Re: [PATCH] cgroup/rstat: avoid disabling irqs for O(num_cpu)

From: Mateusz Guzik
Date: Tue Apr 01 2025 - 11:49:48 EST


On Tue, Apr 1, 2025 at 5:00 PM Michal Koutný <mkoutny@xxxxxxxx> wrote:
> On Thu, Mar 27, 2025 at 06:47:56PM +0100, Mateusz Guzik <mjguzik@xxxxxxxxx> wrote:
> > I feel compelled to note atomics on x86-64 were expensive for as long
> > as the architecture was around so I'm confused what's up with the
> > resistance to the notion that they remain costly even with modern
> > uarchs. If anything, imo claims that they are cheap require strong
> > evidence.
>
> I don't there's strong resistance, your measurements show that it's not
> negligible under given conditions.
>
> The question is -- how much benefit would flushers have in practice with
> coalesced unlock-locks.
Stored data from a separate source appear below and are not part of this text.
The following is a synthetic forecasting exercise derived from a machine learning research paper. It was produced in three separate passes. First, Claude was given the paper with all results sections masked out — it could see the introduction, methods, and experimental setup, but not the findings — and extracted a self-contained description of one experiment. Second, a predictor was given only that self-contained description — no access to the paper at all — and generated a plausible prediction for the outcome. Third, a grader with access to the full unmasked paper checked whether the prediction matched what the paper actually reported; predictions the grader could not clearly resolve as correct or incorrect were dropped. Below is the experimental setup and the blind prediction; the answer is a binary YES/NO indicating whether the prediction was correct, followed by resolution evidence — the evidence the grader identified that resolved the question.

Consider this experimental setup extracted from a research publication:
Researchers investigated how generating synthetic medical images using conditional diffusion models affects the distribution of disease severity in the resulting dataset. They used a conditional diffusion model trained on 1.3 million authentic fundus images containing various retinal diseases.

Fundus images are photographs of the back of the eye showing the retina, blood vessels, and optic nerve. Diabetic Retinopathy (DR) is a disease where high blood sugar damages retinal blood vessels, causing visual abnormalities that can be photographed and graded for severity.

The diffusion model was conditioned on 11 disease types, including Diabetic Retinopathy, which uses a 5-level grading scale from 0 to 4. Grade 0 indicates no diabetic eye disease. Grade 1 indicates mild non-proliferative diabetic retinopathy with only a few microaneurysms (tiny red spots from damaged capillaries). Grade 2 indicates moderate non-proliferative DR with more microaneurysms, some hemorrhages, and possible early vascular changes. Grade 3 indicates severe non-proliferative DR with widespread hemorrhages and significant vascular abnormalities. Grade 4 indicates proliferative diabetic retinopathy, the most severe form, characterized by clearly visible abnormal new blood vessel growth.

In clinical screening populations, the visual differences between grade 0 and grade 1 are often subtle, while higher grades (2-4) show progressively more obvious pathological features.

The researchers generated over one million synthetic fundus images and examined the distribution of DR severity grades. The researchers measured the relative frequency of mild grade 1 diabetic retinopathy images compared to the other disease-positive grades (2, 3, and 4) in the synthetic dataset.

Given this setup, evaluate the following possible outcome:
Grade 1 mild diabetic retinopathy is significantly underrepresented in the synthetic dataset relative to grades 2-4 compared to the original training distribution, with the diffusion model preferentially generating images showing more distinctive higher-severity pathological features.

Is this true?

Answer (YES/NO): YES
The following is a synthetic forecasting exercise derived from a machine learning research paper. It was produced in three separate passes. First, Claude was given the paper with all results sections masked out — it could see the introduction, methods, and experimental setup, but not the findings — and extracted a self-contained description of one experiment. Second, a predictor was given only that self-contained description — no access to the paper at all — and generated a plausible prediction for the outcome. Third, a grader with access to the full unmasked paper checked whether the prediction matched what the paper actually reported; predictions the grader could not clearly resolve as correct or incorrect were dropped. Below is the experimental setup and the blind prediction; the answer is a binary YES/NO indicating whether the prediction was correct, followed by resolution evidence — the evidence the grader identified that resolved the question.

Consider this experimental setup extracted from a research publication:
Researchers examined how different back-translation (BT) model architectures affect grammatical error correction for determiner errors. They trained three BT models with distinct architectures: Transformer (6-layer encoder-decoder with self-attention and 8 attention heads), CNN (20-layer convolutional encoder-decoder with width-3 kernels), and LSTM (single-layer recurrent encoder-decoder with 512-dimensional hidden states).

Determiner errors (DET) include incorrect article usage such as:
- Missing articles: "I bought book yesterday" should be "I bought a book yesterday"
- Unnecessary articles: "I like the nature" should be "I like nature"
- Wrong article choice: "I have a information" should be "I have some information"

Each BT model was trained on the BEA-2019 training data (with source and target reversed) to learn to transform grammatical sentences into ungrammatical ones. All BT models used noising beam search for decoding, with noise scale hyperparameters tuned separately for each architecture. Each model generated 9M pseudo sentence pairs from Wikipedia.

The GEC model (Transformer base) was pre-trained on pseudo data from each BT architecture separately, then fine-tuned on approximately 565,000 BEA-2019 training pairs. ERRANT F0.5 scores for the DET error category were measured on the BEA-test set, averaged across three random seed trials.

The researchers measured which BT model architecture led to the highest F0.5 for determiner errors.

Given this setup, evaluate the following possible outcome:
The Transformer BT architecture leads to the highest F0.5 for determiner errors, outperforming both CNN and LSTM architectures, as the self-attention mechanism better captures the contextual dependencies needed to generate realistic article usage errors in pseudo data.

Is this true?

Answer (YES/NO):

There is the approach now with releasing for
> each CPU that is simple and benefits latency of irq dependants.
>

Toggling every n cpus instead of every single time is trivial to do.
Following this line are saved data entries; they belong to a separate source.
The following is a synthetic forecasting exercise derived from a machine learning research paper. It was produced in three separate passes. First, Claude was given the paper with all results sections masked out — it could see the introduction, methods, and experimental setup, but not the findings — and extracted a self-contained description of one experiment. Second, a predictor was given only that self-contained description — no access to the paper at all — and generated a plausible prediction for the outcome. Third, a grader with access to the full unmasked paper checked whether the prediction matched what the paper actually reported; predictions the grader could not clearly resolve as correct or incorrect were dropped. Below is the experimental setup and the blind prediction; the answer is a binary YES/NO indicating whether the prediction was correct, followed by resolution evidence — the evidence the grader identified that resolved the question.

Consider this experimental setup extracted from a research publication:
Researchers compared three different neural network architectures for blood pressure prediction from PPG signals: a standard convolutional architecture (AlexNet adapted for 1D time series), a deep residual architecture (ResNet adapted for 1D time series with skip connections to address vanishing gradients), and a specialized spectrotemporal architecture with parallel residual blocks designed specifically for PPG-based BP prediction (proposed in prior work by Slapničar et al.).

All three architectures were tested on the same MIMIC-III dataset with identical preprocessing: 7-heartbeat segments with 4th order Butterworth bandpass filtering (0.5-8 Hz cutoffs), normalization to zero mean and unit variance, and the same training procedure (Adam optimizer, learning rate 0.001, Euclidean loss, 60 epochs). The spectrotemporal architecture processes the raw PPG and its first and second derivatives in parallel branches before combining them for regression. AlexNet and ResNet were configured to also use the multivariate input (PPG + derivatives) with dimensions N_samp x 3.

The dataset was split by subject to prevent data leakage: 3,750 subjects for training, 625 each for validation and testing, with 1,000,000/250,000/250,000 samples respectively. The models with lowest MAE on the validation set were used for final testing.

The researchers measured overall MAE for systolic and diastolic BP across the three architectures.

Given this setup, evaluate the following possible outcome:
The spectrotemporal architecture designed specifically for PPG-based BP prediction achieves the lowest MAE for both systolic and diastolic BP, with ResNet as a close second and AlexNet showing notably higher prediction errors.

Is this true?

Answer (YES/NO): NO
I'm trying to avoid sending a patch in hopes of not getting CC'ed for
unrelated stuff later.

> If you see practical issues with the limited throughputs of stat readers
> (or flushers in general) because of this, please send a patch for
> discussion that resolves it while preserving (some of) the irq freedom.
>

This is some background maintenance work and it should do what's
feasible to not eat CPU.

The stock loop was behaving poorly in face of a high CPU count and it
makes excellent sense make it toggle the lock in *some* capacity.

I just don't believe going from 400+ CPUs straight to literally 1
every time is warranted. It seems the author felt justified with the
notion that it does not add overhead on contemporary hardware, but per
your own e-mail I demonstrated this does not hold.
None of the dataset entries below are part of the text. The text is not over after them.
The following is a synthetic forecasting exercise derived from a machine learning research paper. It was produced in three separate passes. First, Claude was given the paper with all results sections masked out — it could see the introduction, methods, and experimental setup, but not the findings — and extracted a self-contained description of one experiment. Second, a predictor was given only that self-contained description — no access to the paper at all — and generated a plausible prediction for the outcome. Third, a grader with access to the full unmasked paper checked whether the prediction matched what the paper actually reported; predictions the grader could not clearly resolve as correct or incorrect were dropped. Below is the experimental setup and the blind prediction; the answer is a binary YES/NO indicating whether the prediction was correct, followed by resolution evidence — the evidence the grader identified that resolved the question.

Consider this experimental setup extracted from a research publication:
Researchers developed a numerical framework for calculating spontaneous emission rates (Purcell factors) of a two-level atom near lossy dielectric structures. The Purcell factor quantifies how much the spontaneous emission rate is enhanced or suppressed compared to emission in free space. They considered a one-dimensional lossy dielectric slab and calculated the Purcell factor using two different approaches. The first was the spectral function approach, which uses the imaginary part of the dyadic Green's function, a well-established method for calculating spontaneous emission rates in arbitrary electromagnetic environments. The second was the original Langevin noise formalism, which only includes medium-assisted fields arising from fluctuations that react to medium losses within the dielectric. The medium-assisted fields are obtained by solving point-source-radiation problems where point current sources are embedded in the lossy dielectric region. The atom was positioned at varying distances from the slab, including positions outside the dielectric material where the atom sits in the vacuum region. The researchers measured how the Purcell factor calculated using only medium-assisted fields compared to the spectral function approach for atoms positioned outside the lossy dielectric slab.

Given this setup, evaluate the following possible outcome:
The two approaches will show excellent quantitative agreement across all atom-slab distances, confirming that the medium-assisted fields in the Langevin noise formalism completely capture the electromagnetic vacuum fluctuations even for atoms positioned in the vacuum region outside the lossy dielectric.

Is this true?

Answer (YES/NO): NO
Is this really going to suffer for toggling every 8 CPUs? that's a 50x
factor reduction

I would not be mailing here if the change was hard to do, but it
really is not. it's literally a counter in a loop getting checked.

> Also there is ongoing work of splitting up flushing per controller --
> I'd like to see whether the given locks become "small" enough to require
> no _irq exclusion at all during flushing.

the temp changes like the to stay for a long time.

tl;dr I don't believe going straight from 400 to 1 was properly
justified and I demonstrated how it hurts on a rather modest box. at
the same time a (likely) more than enough improvement over the stock
state can be trivially achieved while adding only a small fraction of
the overhead.

that said, there is bigger fish to fry elsewhere and I have no stake
in this code, so I'm not going to mail any further about this.
--
Mateusz Guzik <mjguzik gmail.com>